* **TASK OBJECTIVE**: Copy out every one of the records below word for word, and leave the pictures out of your copy.

* **SUPPLIED RECORDS**:
## START
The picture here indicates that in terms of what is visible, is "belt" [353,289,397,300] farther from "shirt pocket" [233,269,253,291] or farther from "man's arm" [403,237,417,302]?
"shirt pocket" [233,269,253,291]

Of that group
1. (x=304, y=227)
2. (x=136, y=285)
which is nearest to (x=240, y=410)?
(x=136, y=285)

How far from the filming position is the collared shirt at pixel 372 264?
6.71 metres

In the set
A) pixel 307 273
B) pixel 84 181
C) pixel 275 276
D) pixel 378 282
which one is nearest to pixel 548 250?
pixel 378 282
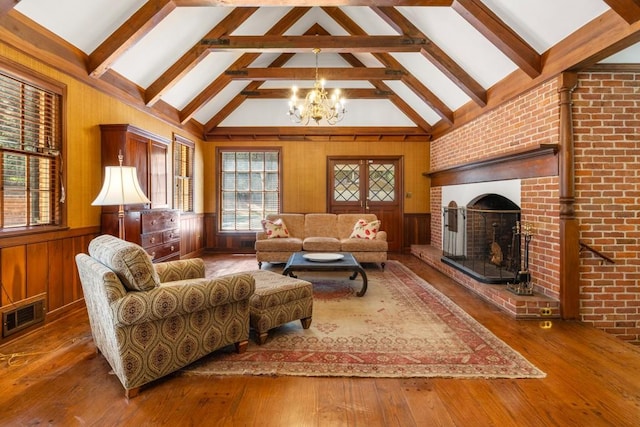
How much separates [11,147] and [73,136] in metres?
0.72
## END
* **CORRECT OUTPUT**:
The picture here indicates that in terms of what is visible, is "belt" [353,289,397,300] farther from "shirt pocket" [233,269,253,291] or farther from "man's arm" [403,237,417,302]?
"shirt pocket" [233,269,253,291]

Of that group
1. (x=304, y=227)
2. (x=136, y=285)
which is nearest to (x=240, y=410)?
(x=136, y=285)

How far from the filming position is the collared shirt at pixel 372 264?
6.71 metres

In the set
A) pixel 307 273
B) pixel 84 181
C) pixel 275 276
D) pixel 378 282
which one is nearest to pixel 548 250?
pixel 378 282
How much separates [11,147] and [73,136] in metres?
0.72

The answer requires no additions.